• _Scene-based spatial questions_
## START
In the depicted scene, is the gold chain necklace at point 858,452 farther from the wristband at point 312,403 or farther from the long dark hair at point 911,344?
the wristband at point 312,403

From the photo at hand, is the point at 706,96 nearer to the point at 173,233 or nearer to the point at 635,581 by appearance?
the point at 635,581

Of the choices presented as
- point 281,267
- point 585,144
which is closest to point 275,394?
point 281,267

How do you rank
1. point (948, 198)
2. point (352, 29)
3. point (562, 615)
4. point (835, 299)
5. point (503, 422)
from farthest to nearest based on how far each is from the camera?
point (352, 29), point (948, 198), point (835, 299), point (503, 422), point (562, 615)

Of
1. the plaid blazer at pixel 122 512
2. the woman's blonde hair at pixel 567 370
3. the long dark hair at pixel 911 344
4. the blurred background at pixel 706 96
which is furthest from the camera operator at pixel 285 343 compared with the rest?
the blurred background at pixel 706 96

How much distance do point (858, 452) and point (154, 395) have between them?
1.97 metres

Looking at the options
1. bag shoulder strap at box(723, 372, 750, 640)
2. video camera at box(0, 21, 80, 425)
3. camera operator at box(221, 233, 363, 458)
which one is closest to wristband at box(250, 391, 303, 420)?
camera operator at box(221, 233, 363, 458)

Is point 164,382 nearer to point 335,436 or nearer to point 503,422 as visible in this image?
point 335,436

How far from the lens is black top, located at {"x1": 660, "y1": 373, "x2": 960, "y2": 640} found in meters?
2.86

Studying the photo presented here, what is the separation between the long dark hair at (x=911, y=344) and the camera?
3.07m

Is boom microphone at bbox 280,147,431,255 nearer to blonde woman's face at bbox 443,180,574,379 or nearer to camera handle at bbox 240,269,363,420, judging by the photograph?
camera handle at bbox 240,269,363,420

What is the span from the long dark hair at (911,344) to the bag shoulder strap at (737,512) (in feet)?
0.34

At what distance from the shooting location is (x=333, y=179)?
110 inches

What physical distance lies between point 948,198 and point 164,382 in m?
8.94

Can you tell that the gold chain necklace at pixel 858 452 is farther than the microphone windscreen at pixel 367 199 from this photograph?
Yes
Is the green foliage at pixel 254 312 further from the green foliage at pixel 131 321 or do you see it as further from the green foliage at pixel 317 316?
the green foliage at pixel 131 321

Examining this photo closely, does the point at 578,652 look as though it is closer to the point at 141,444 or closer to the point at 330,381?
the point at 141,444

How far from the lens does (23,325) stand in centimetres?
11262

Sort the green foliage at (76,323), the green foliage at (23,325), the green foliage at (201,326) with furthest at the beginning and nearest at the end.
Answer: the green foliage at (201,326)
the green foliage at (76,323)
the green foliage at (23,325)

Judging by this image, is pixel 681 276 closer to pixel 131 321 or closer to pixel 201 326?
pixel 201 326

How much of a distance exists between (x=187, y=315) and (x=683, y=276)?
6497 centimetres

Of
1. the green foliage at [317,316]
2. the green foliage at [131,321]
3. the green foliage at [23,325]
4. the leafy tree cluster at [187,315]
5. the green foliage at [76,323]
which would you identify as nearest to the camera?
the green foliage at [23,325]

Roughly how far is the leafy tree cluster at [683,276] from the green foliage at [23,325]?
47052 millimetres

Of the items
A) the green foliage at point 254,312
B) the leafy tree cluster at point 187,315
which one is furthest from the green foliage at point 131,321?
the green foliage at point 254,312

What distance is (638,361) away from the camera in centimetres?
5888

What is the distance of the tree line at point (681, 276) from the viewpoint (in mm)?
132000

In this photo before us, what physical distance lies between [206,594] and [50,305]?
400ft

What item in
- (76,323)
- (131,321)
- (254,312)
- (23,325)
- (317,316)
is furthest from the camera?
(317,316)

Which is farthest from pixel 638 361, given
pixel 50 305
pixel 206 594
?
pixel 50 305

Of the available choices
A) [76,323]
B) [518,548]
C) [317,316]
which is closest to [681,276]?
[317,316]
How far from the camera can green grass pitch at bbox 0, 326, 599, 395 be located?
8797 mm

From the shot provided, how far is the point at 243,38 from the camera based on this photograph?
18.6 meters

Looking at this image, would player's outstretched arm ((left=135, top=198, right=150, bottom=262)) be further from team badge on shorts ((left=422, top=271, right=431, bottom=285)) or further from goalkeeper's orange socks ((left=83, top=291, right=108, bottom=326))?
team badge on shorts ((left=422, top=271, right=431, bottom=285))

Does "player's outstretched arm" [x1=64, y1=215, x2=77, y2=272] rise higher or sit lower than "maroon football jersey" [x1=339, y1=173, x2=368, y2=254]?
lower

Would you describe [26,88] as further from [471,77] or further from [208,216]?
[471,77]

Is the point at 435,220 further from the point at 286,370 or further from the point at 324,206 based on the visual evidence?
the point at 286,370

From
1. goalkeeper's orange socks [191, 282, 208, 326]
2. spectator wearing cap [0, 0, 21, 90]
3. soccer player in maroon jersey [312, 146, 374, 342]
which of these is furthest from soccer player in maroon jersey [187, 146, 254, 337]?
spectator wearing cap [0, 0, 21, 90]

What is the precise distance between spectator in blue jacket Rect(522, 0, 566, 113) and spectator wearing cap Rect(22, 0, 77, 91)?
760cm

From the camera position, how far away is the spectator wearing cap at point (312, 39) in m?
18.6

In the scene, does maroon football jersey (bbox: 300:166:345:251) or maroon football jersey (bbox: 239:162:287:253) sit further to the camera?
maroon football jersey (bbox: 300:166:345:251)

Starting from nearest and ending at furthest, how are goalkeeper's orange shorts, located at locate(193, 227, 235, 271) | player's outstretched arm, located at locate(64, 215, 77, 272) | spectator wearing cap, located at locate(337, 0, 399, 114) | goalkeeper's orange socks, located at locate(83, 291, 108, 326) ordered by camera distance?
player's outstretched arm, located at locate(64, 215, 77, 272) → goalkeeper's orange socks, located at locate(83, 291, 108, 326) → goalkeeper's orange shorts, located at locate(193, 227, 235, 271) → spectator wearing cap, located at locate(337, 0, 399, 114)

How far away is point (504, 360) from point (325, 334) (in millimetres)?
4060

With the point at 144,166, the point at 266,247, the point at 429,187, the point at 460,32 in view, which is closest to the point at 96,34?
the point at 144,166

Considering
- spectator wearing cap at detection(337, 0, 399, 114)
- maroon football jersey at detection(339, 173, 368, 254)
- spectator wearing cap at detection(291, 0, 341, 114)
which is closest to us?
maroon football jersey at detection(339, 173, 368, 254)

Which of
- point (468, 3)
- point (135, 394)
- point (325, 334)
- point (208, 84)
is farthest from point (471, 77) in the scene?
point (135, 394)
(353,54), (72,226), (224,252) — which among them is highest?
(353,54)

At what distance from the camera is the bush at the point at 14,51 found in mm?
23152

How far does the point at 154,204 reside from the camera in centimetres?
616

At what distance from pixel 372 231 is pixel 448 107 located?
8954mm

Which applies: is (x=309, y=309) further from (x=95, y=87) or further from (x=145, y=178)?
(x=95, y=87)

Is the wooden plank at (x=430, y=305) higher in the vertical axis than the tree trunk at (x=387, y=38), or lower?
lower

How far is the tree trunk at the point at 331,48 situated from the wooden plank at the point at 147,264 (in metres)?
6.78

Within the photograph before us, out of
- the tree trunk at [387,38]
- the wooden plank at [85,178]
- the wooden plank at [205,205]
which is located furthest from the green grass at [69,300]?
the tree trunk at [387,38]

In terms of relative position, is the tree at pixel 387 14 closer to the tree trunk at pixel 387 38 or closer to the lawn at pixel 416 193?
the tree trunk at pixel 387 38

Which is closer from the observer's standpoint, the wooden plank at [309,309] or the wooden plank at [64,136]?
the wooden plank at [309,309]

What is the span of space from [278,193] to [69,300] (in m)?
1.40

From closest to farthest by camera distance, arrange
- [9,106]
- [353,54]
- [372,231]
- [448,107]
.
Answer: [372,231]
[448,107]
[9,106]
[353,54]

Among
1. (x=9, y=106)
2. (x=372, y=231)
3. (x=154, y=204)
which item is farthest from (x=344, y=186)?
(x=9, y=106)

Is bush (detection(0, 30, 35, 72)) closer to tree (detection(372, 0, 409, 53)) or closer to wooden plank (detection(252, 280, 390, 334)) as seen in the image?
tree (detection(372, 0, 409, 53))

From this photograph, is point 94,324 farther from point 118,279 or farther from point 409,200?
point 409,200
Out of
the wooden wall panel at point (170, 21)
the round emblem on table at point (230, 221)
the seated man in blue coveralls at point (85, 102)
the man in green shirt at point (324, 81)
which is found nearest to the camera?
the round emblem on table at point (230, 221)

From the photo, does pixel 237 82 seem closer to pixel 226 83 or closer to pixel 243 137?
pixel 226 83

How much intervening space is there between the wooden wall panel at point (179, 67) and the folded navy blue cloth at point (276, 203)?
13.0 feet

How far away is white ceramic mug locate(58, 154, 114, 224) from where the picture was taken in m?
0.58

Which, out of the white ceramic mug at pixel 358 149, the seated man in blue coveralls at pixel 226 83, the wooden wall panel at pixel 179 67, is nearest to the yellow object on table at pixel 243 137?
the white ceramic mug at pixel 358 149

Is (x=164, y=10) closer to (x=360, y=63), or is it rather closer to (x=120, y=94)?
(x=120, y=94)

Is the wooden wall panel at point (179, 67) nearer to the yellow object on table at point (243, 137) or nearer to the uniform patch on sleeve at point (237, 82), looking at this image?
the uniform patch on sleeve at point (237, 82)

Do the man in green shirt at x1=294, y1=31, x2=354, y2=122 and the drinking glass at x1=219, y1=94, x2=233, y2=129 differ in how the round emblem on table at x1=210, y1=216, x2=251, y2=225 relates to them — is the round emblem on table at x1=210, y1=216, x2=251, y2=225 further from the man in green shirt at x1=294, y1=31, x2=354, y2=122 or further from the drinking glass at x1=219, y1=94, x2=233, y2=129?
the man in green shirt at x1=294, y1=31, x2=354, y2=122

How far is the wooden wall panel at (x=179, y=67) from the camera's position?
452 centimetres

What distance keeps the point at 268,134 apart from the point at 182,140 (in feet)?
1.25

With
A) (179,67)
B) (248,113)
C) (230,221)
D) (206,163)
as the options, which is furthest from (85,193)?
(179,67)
## END
• _Challenge_
Reproduce word for word the records above, starting at the line containing "Do the man in" and running through the end of the records.

• _Response to the exercise_
Do the man in green shirt at x1=294, y1=31, x2=354, y2=122 and the drinking glass at x1=219, y1=94, x2=233, y2=129 differ in how the round emblem on table at x1=210, y1=216, x2=251, y2=225 relates to them — is the round emblem on table at x1=210, y1=216, x2=251, y2=225 further from the man in green shirt at x1=294, y1=31, x2=354, y2=122 or further from the drinking glass at x1=219, y1=94, x2=233, y2=129?
the man in green shirt at x1=294, y1=31, x2=354, y2=122

How far is the wooden wall panel at (x=179, y=67) from the camera's position?
452 centimetres

What distance keeps the point at 268,134 apart from the point at 182,140 (in feet)?
1.25

With
A) (179,67)
B) (248,113)
C) (230,221)
D) (206,163)
as the options, which is furthest from (85,193)?
(179,67)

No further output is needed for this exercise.